قُلْ اِنْ كُنْتُمْ تُحِبُّوْنَ اللّٰهَ فَاتَّبِعُوْنِيْ يُحْبِبْكُمُ اللّٰهُ وَيَغْفِرْ لَكُمْ ذُنُوْبَكُمْ ۗ وَاللّٰهُ غَفُوْرٌ رَّحِيْمٌ

"Katakanlah (Muhammad), “Jika kamu mencintai Allah, ikutilah aku, niscaya Allah mencintaimu dan mengampuni dosa-dosamu.” Allah Maha Pengampun, Maha Penyayang."

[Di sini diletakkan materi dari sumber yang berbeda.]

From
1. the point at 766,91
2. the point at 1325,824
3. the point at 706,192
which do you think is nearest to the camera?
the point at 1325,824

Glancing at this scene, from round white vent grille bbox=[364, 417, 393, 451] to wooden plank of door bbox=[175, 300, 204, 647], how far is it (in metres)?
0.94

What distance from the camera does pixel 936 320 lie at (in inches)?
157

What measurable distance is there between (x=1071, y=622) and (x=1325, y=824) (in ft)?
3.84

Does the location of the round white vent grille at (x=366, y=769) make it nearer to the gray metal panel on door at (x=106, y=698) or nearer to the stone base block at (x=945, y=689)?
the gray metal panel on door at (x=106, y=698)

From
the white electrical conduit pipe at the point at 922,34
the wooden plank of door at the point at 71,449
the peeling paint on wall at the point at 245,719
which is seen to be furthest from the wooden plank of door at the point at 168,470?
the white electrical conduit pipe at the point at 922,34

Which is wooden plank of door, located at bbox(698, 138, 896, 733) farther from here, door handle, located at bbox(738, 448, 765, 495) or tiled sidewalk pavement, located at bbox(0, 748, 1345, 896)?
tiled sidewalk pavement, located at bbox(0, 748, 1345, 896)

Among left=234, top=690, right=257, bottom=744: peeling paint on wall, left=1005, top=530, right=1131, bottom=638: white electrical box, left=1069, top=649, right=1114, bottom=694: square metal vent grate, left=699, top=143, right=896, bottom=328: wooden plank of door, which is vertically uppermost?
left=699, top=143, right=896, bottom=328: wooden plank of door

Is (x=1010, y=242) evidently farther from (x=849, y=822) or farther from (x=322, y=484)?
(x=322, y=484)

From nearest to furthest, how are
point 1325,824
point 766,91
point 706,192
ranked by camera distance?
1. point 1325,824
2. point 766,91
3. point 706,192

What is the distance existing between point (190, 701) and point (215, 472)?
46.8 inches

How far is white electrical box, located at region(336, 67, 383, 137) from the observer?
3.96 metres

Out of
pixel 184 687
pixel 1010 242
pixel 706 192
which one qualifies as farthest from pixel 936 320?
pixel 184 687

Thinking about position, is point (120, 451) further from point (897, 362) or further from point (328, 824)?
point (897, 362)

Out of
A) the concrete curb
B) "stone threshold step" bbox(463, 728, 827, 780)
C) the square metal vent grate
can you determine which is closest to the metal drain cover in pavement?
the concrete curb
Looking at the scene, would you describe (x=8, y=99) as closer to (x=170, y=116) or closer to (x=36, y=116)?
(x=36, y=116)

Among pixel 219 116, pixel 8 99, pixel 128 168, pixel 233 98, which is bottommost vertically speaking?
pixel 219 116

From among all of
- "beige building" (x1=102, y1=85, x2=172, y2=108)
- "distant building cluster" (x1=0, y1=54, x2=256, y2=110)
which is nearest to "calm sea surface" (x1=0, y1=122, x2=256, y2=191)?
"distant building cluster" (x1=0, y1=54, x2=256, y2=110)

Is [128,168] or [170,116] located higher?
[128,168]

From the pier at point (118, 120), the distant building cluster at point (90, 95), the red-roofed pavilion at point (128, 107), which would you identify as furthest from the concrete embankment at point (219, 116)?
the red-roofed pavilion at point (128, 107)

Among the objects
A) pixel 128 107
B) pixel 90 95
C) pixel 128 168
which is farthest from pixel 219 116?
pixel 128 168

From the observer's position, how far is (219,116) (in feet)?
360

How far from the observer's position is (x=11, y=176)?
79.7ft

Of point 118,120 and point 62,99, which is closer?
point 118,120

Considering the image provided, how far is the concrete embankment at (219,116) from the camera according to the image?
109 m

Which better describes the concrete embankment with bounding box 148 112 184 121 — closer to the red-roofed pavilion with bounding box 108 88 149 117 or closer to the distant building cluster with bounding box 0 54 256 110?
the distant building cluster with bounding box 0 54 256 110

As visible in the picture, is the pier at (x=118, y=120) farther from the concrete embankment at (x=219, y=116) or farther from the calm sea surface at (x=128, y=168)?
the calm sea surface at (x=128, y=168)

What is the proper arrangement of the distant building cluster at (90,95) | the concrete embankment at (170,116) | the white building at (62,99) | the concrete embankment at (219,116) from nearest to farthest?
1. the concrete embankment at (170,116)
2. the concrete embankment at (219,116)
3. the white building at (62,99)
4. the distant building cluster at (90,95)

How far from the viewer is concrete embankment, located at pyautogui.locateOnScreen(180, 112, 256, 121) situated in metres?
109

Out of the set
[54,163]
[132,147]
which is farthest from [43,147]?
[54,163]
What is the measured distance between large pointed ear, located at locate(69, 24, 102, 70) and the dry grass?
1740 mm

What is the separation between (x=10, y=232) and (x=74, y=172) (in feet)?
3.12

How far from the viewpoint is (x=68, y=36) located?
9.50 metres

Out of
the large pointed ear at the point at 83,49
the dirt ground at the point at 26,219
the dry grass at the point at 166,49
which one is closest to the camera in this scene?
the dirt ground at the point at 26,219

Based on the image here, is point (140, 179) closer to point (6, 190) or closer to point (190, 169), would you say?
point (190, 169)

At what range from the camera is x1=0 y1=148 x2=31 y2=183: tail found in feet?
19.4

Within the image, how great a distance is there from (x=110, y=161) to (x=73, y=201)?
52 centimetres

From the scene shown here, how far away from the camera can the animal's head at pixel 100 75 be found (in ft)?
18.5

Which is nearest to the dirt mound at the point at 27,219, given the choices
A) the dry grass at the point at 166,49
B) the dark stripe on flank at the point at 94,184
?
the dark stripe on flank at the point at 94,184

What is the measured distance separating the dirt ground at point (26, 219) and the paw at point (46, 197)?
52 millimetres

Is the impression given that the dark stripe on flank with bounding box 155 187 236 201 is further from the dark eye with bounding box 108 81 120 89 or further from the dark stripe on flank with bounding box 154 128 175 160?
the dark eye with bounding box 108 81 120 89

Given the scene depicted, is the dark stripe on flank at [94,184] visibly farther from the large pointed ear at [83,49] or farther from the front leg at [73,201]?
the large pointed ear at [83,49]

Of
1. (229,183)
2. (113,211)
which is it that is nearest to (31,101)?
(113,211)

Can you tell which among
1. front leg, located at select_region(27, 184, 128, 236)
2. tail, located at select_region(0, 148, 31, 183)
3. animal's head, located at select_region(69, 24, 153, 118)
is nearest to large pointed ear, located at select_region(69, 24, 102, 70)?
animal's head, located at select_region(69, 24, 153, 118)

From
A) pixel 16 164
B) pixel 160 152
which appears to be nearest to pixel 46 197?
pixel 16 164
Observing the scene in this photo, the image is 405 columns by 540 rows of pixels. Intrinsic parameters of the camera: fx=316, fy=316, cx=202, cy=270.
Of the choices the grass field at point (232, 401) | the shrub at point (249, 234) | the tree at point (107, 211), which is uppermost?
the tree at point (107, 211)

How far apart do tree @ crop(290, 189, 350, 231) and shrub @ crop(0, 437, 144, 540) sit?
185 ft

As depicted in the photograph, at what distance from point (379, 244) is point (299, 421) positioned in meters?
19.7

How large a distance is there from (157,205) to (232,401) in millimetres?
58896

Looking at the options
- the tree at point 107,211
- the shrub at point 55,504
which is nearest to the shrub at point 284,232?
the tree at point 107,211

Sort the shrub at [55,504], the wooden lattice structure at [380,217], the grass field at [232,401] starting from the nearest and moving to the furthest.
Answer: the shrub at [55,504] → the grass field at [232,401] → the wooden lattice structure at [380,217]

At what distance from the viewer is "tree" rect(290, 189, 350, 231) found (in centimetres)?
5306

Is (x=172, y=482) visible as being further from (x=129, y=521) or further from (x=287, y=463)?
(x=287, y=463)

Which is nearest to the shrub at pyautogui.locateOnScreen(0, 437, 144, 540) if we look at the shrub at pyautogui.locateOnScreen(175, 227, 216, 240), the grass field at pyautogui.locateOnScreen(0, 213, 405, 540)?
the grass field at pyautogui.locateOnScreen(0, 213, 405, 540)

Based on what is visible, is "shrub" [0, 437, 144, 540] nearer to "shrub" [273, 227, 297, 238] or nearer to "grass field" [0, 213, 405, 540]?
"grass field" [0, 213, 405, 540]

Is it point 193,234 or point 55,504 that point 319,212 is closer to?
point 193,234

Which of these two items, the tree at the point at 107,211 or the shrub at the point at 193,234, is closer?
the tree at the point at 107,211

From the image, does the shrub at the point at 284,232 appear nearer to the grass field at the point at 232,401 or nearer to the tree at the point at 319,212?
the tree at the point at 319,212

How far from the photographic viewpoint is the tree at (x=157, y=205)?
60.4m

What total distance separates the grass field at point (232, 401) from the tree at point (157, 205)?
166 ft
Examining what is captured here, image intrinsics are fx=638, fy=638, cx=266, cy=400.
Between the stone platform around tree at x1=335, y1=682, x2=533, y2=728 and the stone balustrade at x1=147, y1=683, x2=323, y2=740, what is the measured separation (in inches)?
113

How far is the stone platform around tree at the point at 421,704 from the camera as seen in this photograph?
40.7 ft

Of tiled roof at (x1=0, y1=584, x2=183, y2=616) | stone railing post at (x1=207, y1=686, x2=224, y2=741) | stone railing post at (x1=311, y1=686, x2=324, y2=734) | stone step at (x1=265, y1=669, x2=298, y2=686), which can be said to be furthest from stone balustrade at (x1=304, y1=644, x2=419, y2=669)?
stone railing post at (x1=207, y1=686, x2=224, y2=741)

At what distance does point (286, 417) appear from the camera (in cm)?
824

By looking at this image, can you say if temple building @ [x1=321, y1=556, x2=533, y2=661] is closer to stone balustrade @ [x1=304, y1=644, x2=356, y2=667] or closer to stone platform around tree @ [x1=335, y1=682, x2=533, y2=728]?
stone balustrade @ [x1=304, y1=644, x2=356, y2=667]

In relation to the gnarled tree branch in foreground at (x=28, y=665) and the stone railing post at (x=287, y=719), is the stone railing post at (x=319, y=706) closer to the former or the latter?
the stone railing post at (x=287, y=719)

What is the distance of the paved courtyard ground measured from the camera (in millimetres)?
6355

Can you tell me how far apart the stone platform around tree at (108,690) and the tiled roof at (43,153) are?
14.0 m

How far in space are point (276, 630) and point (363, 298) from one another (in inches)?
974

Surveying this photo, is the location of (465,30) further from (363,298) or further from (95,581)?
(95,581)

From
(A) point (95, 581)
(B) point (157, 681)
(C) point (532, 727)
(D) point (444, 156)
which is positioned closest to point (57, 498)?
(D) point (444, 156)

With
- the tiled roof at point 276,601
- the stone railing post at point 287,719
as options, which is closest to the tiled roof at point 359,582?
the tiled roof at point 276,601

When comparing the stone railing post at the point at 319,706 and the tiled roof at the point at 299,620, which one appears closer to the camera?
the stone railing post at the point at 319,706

Masuknya seseorang dalam surga juga tergantung pada sejauh mana ia mengikuti ketaatannya Rasulullah kepada Allah. Rasulullah berasabda, “Semua umatku akan masuk surga kecuali mereka yang menolak.” Kemudian para sahabat bertanya “Siapakah yang menolak wahai Rasulullah?” Lalu dia menjawab “Siapa saja mentaatiku maka ia masuk surga dan siapa yang tidak taat kepadaku berarti dia telah menolak,” (HR Bukhari).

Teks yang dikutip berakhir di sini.